Sohbet, ani bir gürültüyle kesildi. Yan odada oynayan çocuklar bulunduğumuz odaya doluştu. Tabii her zamanki neşe, bağırış çağırışlarıyla. Mecburen ilgimiz çocuklara yöneldi. Onlar bu ilgiden memnun, yanımıza sokuldular.
Arkadaşlardan biri, her halinden afacanlık akan çocuklardan birinin kolunu tutarak sordu:
- Söyle bakalım, sen büyüyünce ne olacaksın?
Yedi-sekiz yaşlarındaki çocuk, kısa bir süre durakladıktan sonra çok bilmiş bir edayla cevap verdi:
- Zengin olacağım!
Herkes şaşırmıştı. Kısa bir duraklamadan sonra arkadaş tekrar sorma ihtiyacı hissetti:
- Nasıl yani? Doktor mu olacaksın, yoksa mühendis mi?
Çocuğun o klasik cevaplardan birini vermeye hiç niyeti yoktu. Tereddütsüz tekrarladı:
- Yoo. Ne doktor olacağım, ne de mühendis. Ben sadece zengin olacağım!
Çocuğun sözleri sanki bir an havada asıldı kaldı. Kimse ne diyeceğini bilemiyordu.
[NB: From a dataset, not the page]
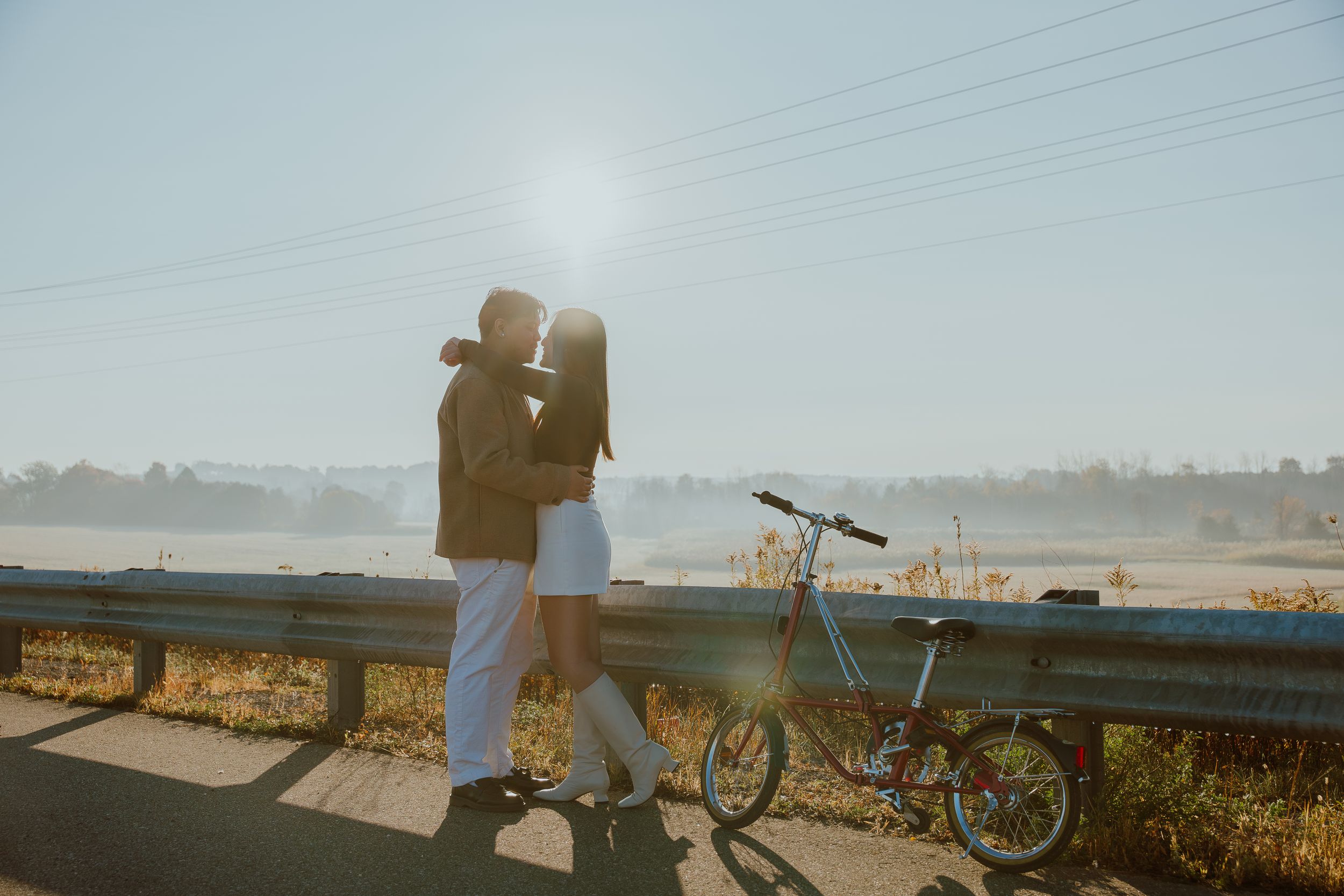 Silhouetted couple sharing a tender moment by their bicycle during golden hour.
Sessizlik... Bütün cesaretimi toplayarak bir soru da ben sordum:
- Niçin zengin olmak istiyorsun bakayım?
Çocuk böyle saçma bir soruyu niçin soruyorsun der gibi baktıktan sonra anlatmaya başladı:
- Zengin olursam her istediğimi alabilirim. Televizyonda gördüklerimi isteyince babam param yok diyor. Ama başka çocuklar alıyorlar. Nasıl aldıklarını sordum, babam zengin diyorlar. Babam da, annem de kendi aralarında hep parasızlıktan şikayet ediyorlar. Zengin olursam onların da istediklerini alacağım. Televizyon da hep zengin insanları gösteriyor. Onlar hep güzel yaşıyorlar. İnsan zengin olunca mutlu oluyor. Mühendis olunca insan mutlu olmuyor ki. Benim babam da mühendis. Onun için ben de zengin olacağım.
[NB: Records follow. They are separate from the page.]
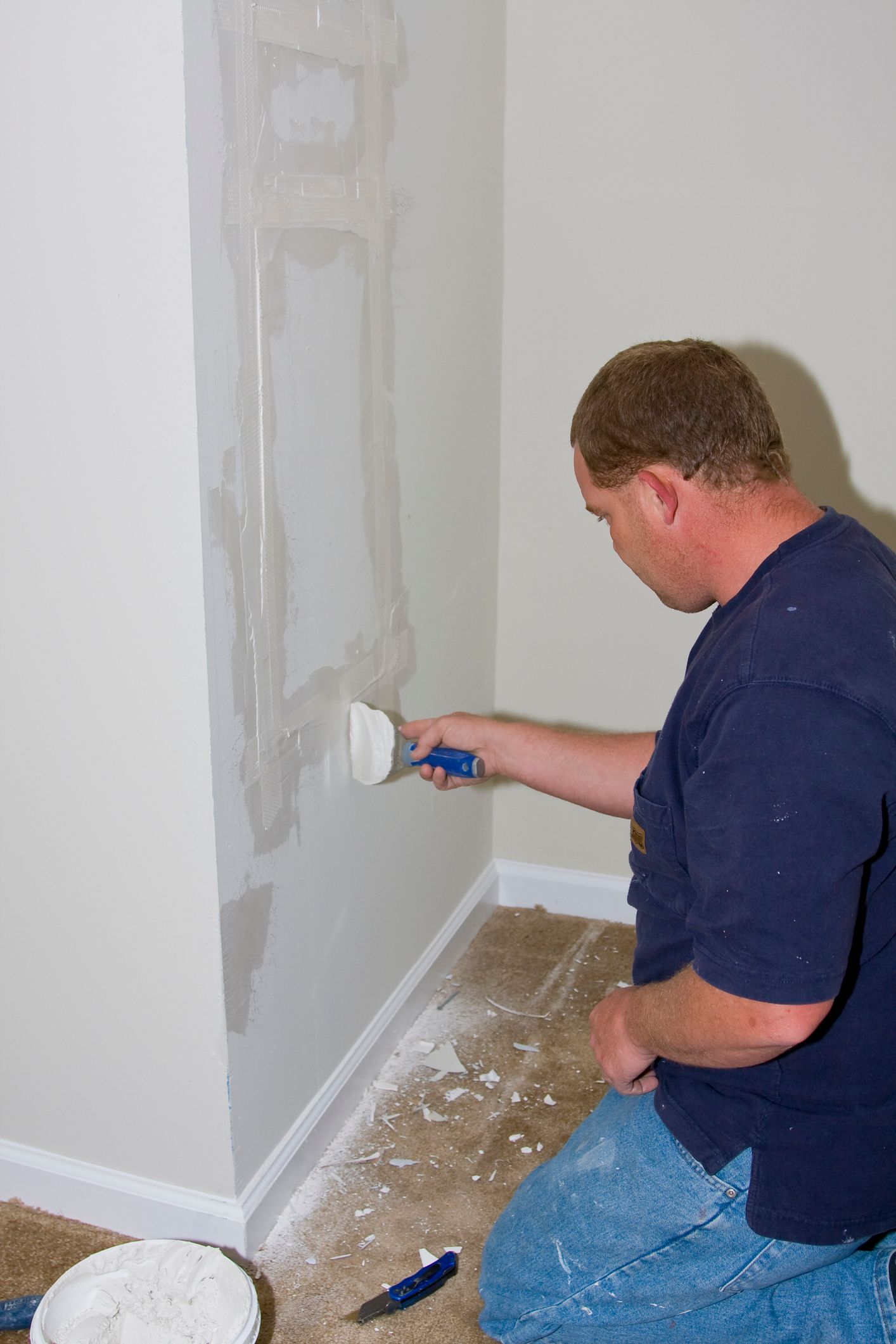 Man kneeling, applying spackle to a wall with a putty knife. White spackle covers the wall in a room.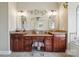 Primary bathroom with double sink vanity and decorative mirrors at 12004 New Bond Dr, Huntersville, NC 28078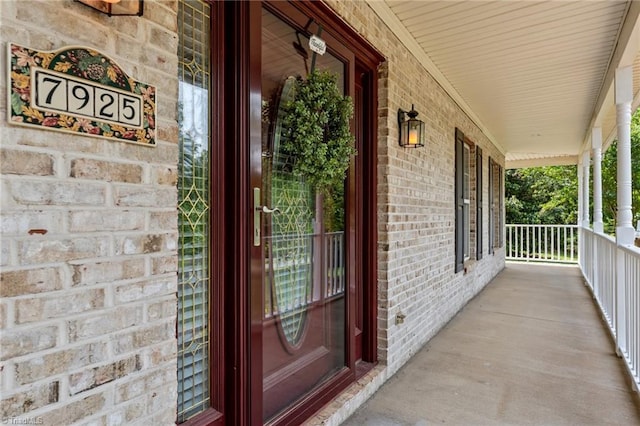 view of exterior entry featuring covered porch and brick siding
Hiçbirimiz çocuğun yanıldığını söyleyemiyorduk. Çünkü günlük yaşantımızla, konuşmalarımızla biz de her gün aynı cevabı vermiyor muyduk? Aslında verilen cevap çocuğun değil, bizlerin cevabı değil miydi? Çocuk, safiyetle dile getirmişti bunu, o kadar.
Her gün yaşamın güzelliklerinden konuşurken dahi, sürekli zengin olma hayalleri kuruyoruz. Toplum hızla bu yöne doğru kayarken, bizler de bu sele kapılıp gidiyoruz. Artık rüyalarımızı, hayallerimizi, güzel insan olmak, helal lokma yemek, yayrarlı evlatlar yetiştirmek süslemiyor. Artık içimizde bir Abdülkadir Geylanî olmanın, bir Mevlâna olmanın, bir Yunus olmanın heyecanı dolaşmıyor. Şimdi sohbetlerimizi, hayallerimizi, rüyalarımızı sadece zengin olmak süslüyor. Hem de çalışarak terleyerek değil, en kısa yoldan zengin olmak.
İnsanlarımızın bir kısmı zengin olduğunda, renkli basında gördüğü insanlar gibi gayri meşru bir hayatı hayal ederken, bir kısmımız da ev, araba almayı, çocuklarımızı yurt dışında okutmayı, rahat rahat yaşamayı hayal ediyor.Ama kendimizi kandırıp kandırmadığımızı kim söyleyebilir?
Sonuçta düşünce dünyaları, hayat tarzları ne olusa olsun, herkesin hayalini zengin olmak süslüyor.